Saturday, December 29, 2012

"Porgy and Bess" (1959)

I watched Porgy and Bess with my mom over the last couple of evenings, the first time either of us has seen it.  I don't know what she thought of it, but I must confess to being a bit disappointed.

I've wanted to see this musical since I was in high school and learned, while doing a research paper, that George Gershwin wrote it while living on Folly Beach in Charleston, SC.  Folly Beach is one of my family's favorite vacation spots, you see.  I know a few of the songs from it -- I love "Summertime," I like "Bess, You is My Woman," and I've never liked "I Got Plenty O' Nuttin'."  And I'm well acquainted with Bobby Darin's version of "It Ain't Necessarily So."  But I'd never heard them in context, and really knew very little about the story line other than that it involves a crippled man named Porgy and a woman of ill repute named Bess.

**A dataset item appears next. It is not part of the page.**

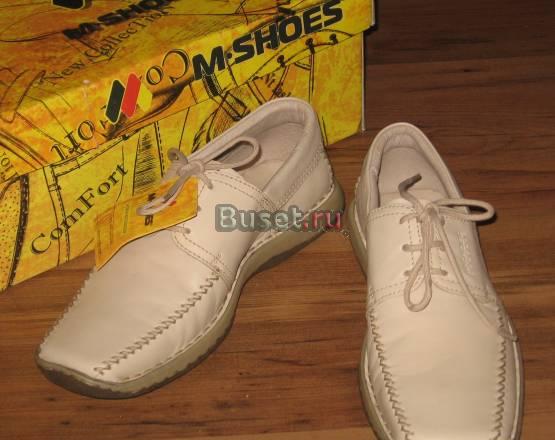 Мягчайшие женские ботинки Mshoes 37 Москва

A few years ago, I read a biography of Otto Preminger that discussed the making of this movie, though I remember very little of it anymore.  But I do recall that Sidney Poitier didn't really want to make this film, and that Preminger worked with the cast to change some of the dialog so that it was less offensive.  Remember, the operetta itself is based in the early twentieth century and was first performed in 1935 -- by the time the movie was made in the late 1950s, people's attitudes and behavior had changed a great deal.  

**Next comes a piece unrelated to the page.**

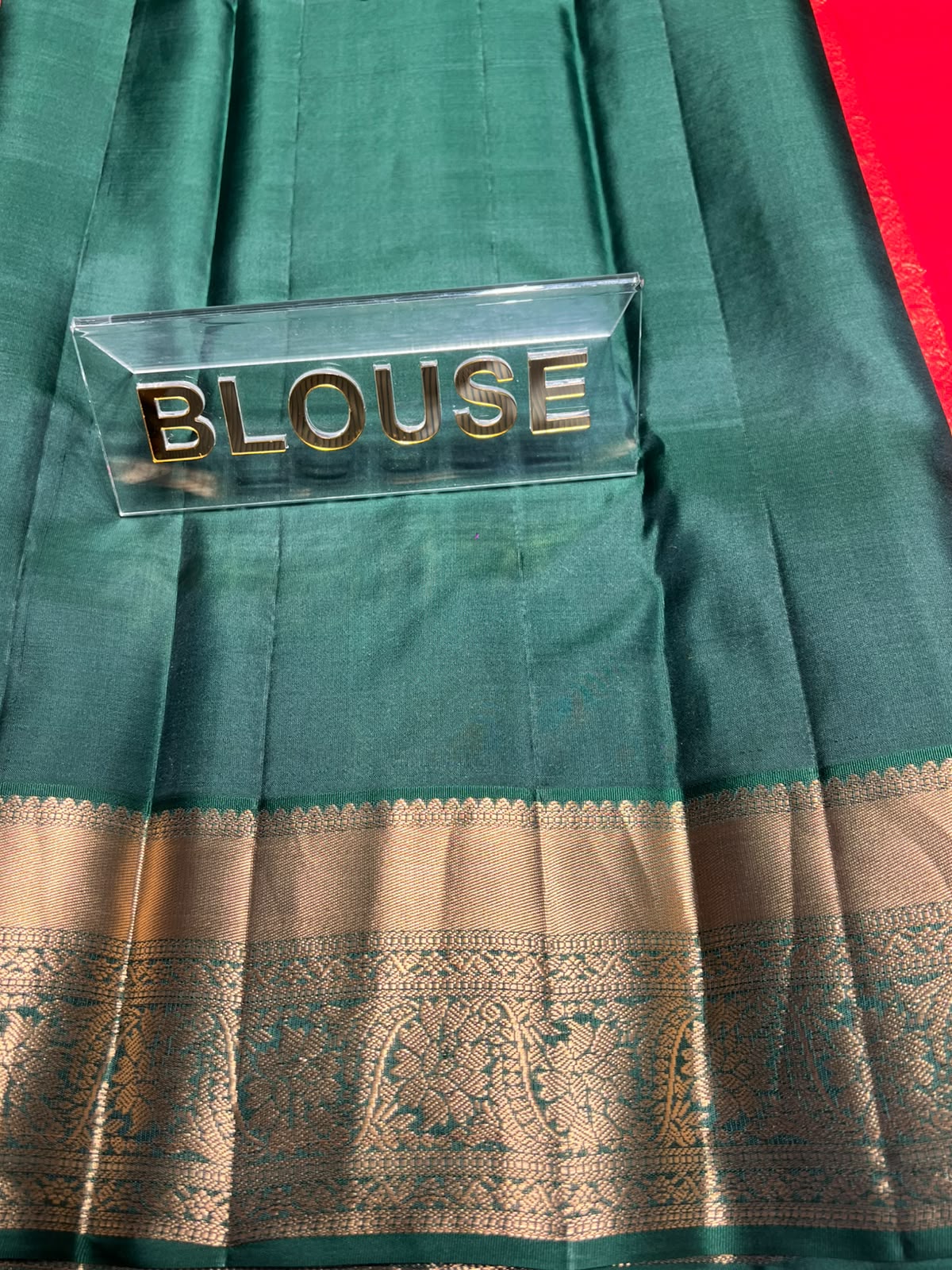 Pure Kanchipuram SIlk Saree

But anyway, why was I disappointed in this movie?  I felt a lack of emotional oomph in it, if that makes sense.  And it's not the storyline's fault, because the plot of two outcasts, the kind, sweet man who takes in the woman no one else wants anything to do with -- that's right up my alley.  But I never got really caught up in the story, never felt anything more than a half-hearted sympathy for any of the characters.  I've really enjoyed the other Sidney Poitier performances I've seen, particularly in Blackboard Jungle (1955), Pressure Point (1962), and In the Heat of the Night (1967).  Perhaps his unwillingness to play the role kept him from fully engaging in it, or perhaps it's just the lack of chemistry between his Porgy and Dorothy Dandridge's Bess.  Or perhaps the characters just aren't all that well-rounded -- we never learn more about Porgy than that he's sweet, kind, understanding, and crippled.  And we never learn more about Bess than that she's an addict and has a taste for the wrong kind of men.  The other characters are equally thin -- Sammy Davis Jr.'s Sportin' Life is only around to tempt Bess back into drugs and sin, Pearl Bailey's Maria is the Strong Black Woman, Brock Peters' Crown is the Uncontrollable Black Man --  none of the main characters had any real depth to them.  Since this is the only version of this story I've ever seen, I don't know if the original operetta digs into the characters more, or what.  

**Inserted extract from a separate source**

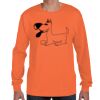 Men's Authentic Long Sleeve Pocket T-Shirt Thumbnail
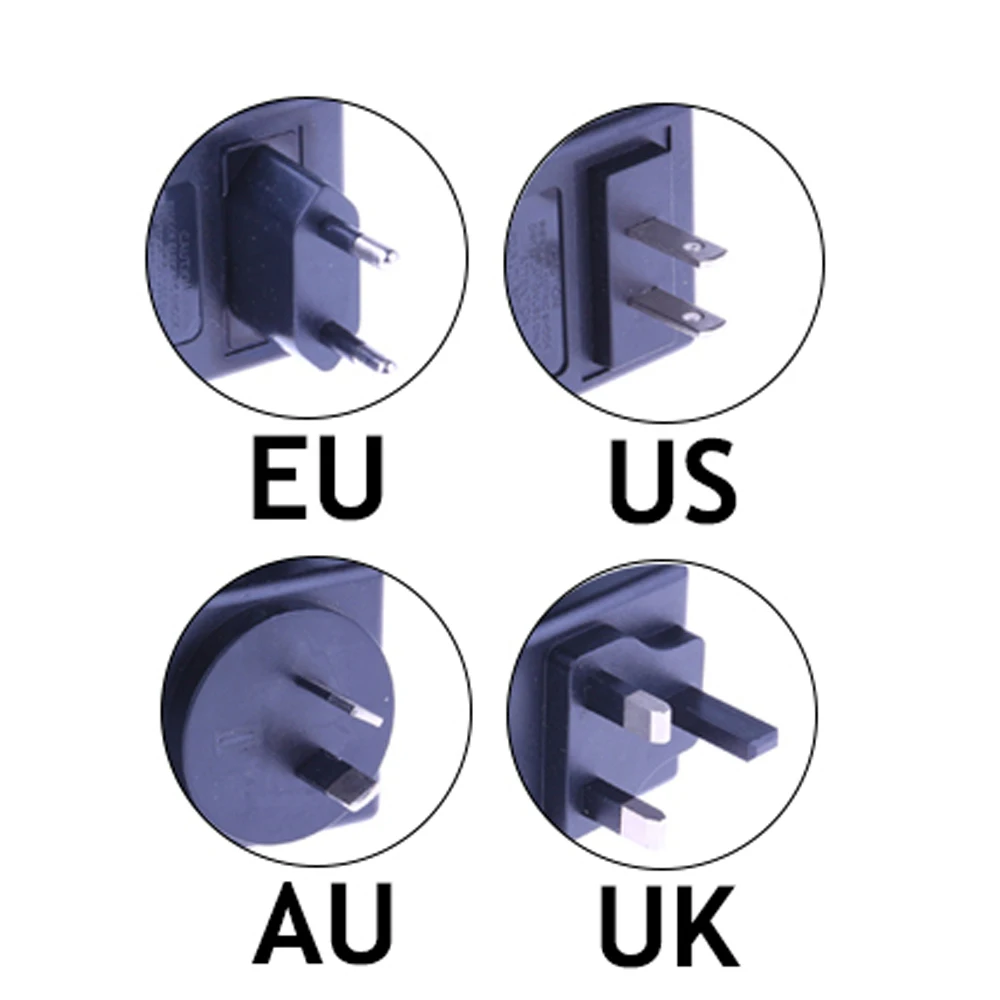 Ue au uk eua plug tipo 12v 1a  - Eyelash Extension Uk avaliação e preço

I have to say that my favorite character in the movie, and the most interesting, was Claude Akins' Detective, who was clearly out of his element in the black neighborhood, but trying to do his best in a thankless job.  He runs the gamut from uncomfortable to patient to exasperated to weary, and I kind of wished we could just follow him around and see what his life was like instead.  This might be partially because I admit I have a soft spot for Claude Akins, but still, it felt to me like he was doing more with a tiny role than the principals were doing with all their screen time.

The sets, the costumes, and the staging I have no quibbles with.  There was one scene I really liked a lot, where Bess changes an orphan's diaper while Porgy watches, his eyes shining with love for this beautiful woman who has brought his life so much joy.


Both characters felt very real, very alive, and very in love in this scene, and if the whole movie had been like it, I would probably have loved it all.  But I am very glad I got to see Porgy and Bess, and I hope I will get the opportunity to see another version some time, to see if I connect better to the characters then.